What to produce -
Each line with the word "width" must appear in the answer, copied from the records.
::::
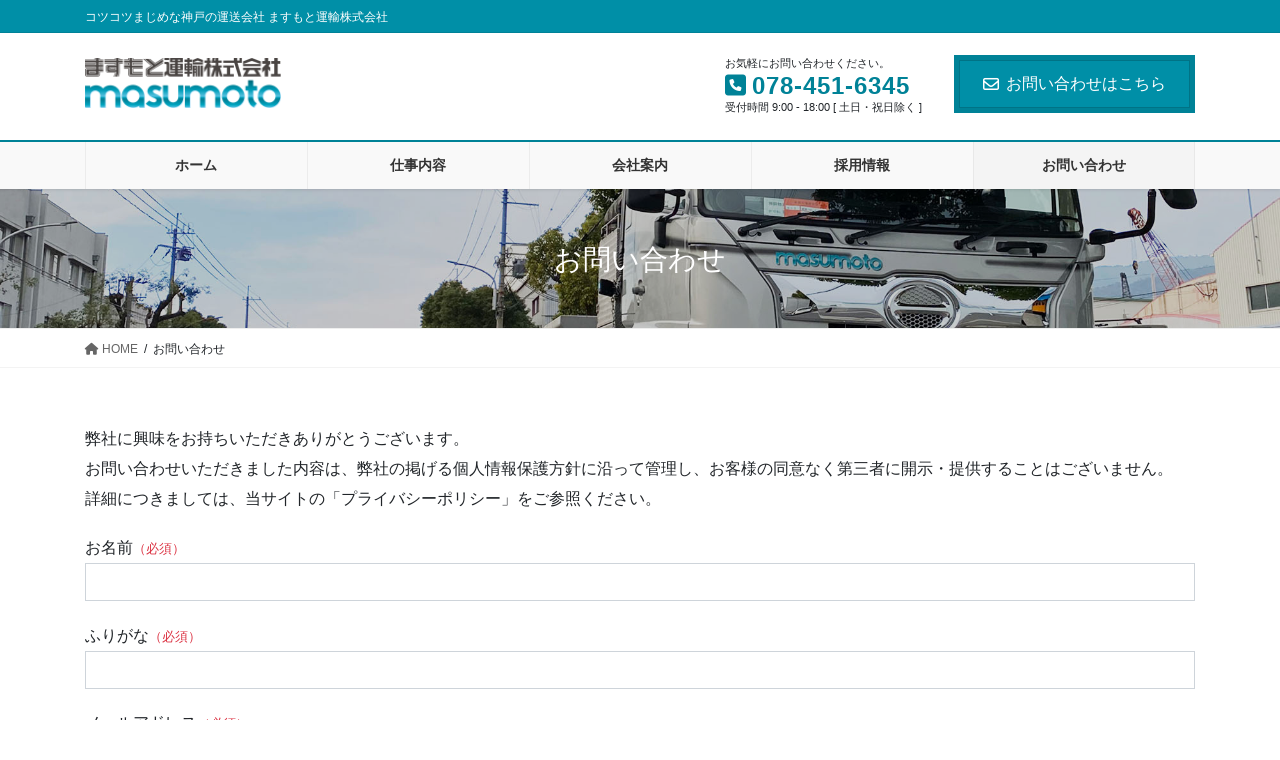

--- FILE ---
content_type: text/css
request_url: https://kobe-masumoto.jp/cms/wp-content/themes/masumoto/style.css?ver=8.23.10
body_size: 552
content:
@charset "utf-8";
/*
Theme Name: ますもと運輸
Theme URI: 
Template: lightning-pro
Description: 
Author: DEWEY Inc.
Tags: 
Version: 0.1.2
*/


.movie {
  position: relative;
  width: 100%;
  padding-top: 56.25%;
	margin: 0 0 30px;
}
.movie iframe {
  position: absolute;
  top: 0;
  right: 0;
  width: 100% !important;
  height: 100% !important;
}

/*HOME*/
.home-link a{
	color:#ffffff;
	text-decoration: none;
	display: block;
	width:100%;height:100%
}
.home-link {
  display: inline-block;
  overflow: hidden;
}
.home-link {
  display: block;
  transition-duration: .5s;
}
.home-link:hover {
  transform: scale(1.2);
}

/*仕事内容*/
.vk_button .has-text-color.is-style-outline:hover.has-white-color, .editor-styles-wrapper .vk_button .has-text-color.is-style-outline:hover.has-white-color {
    background-color: rgba(0, 0, 0, 0.66);
}
.vk_button .vk_button_link.btn, .editor-styles-wrapper .vk_button .vk_button_link.btn{
	border-radius: 10px;
}


/*会社案内*/
.company-table-td1{
    background-color: #EEFAFF;
}
.company-table-td2{
    background-color: #f8f8f8;
}
table , td, th {
	border: 2px solid #ffffff;
	padding: 20px;
}
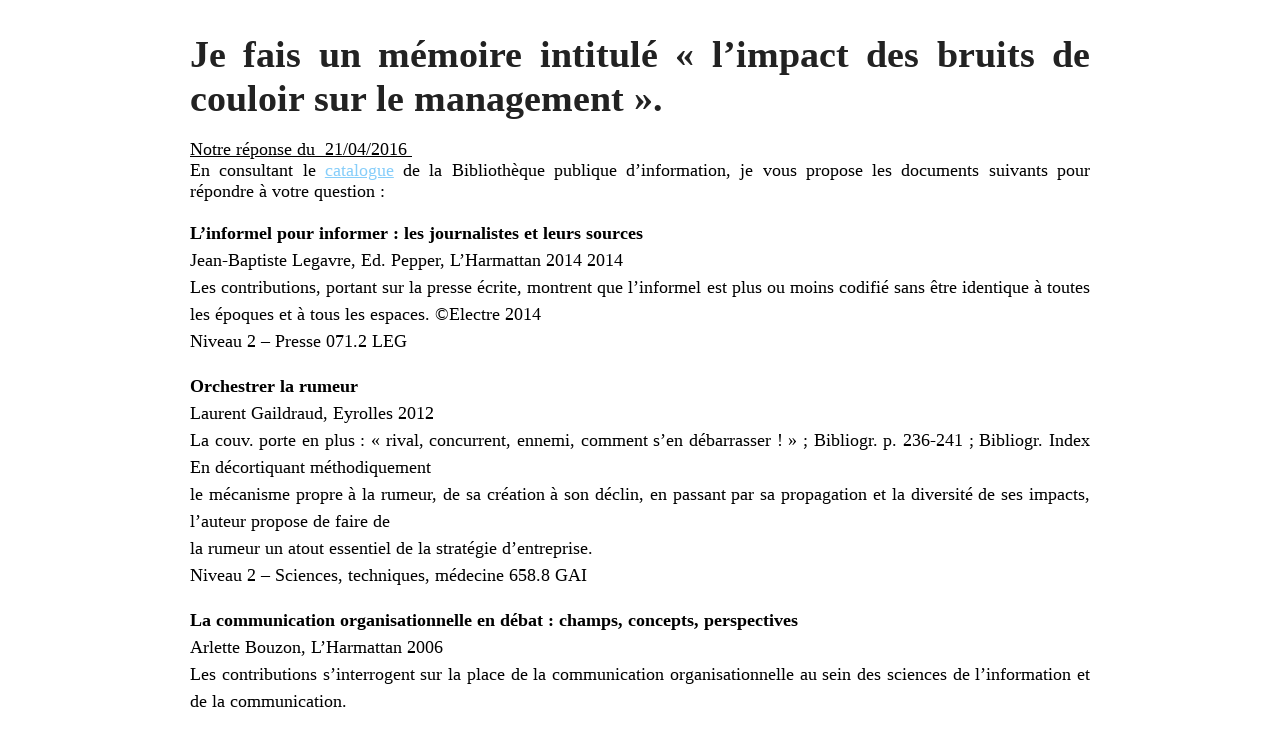

--- FILE ---
content_type: text/html; charset=UTF-8
request_url: https://www.eurekoi.org/je-fais-un-memoire-intitule-limpact-des-bruits-de-couloir-sur-le-management/?print=print
body_size: 849
content:
<html>
			<head><html>
			<head><title>Je fais un mémoire intitulé « l&rsquo;impact des bruits de couloir sur le management ». - Eurêkoi</title><link type="text/css" rel="stylesheet" href="https://www.eurekoi.org/wp-content/plugins/pdf-print/css/default.css" media="all" /><html>
			<head><html>
			<head><title>Je fais un mémoire intitulé « l&rsquo;impact des bruits de couloir sur le management ». - Eurêkoi</title><link type="text/css" rel="stylesheet" href="https://www.eurekoi.org/wp-content/plugins/pdf-print/css/default.css" media="all" /></head>
				<body class="pdfprnt_print ltr"><div id="content">					<div class="post">
						<div class="entry-header"><h1 class="entry-title">Je fais un mémoire intitulé « l&rsquo;impact des bruits de couloir sur le management ».</h1></div><div class="postmetadata"></div>						<div class="entry-content"><div><span style="text-decoration: underline;">Notre réponse du  21/04/2016 </span></div>
<div> En consultant le <a href="http://catalogue.bpi.fr">catalogue</a> de la Bibliothèque publique d’information, je vous propose les documents suivants pour répondre à votre question :</p>
<p> <strong>L&rsquo;informel pour informer : les journalistes et leurs sources</strong><br /> Jean-Baptiste Legavre, Ed. Pepper, L&rsquo;Harmattan 2014 2014<br /> Les contributions, portant sur la presse écrite, montrent que l&rsquo;informel est plus ou moins codifié sans être identique à toutes les époques et à tous les espaces. ©Electre 2014<br /> Niveau 2 &#8211; Presse 071.2 LEG</p>
<p> <strong>Orchestrer la rumeur</strong><br /> Laurent Gaildraud, Eyrolles 2012<br /> La couv. porte en plus : « rival, concurrent, ennemi, comment s&rsquo;en débarrasser ! » ; Bibliogr. p. 236-241 ; Bibliogr. Index En décortiquant méthodiquement<br /> le mécanisme propre à la rumeur, de sa création à son déclin, en passant par sa propagation et la diversité de ses impacts, l&rsquo;auteur propose de faire de<br /> la rumeur un atout essentiel de la stratégie d&rsquo;entreprise.<br /> Niveau 2 &#8211; Sciences, techniques, médecine 658.8 GAI</p>
<p> <strong>La communication organisationnelle en débat : champs, concepts, perspectives</strong><br /> Arlette Bouzon, L&rsquo;Harmattan 2006<br /> Les contributions s&rsquo;interrogent sur la place de la communication organisationnelle au sein des sciences de l&rsquo;information et de la communication.<br /> Analyses des phénomènes de communication, interne ou externe, stratégique ou spontanée, formelle ou informelle. Détaille les techniques et expériences<br /> de mise en oeuvre et leur développement éventuel dans le champ de la communication organisationnelle.<br /> Niveau 2 &#8211; Sciences, techniques, médecine 651.2 COM</p>
<p> <strong>Entreprise et rumeur : comprendre pour agir</strong><br /> Éric Sotto l&rsquo;Esprit du livre 2005<br /> Bibliogr. et webliogr. p. 101-104. Notes bibliogr. La rumeur est une des plus anciennes menaces auxquelles peut être confronté un acteur économique.<br /> Cet ouvrage présente une synthèse opérationnelle du sujet et une méthode d&rsquo;approche, d&rsquo;analyse et de contrôle de ce phénomène.<br /> Niveau 2 &#8211; Sciences, techniques, médecine 651.6 SOT</p>
<p> Bernard Massiera, <strong>« Culture d’entreprise, l’échec d’un concept »</strong>, <em>Communication</em> [En ligne], Vol. 25/2 | 2007, mis en ligne le 29 août 2012, consulté le<br /> 21 avril 2016. URL : <a href="http://communication.revues.org/885" target="_blank" rel="nofollow noopener noreferrer">http://communication.revues.org/885</a> <br />Cordialement,</p>
<p><a href="https://www.eurekoi.org/" target="_blank" rel="nofollow noopener noreferrer">Eurêkoi</a> – Bibliothèque Publique d&rsquo;Information</p>
</div>
</div>
					</div>
					</div></body>
		</html>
::::
Worked solution -
  width: 100%;
  width: 100% !important;
	width:100%;height:100%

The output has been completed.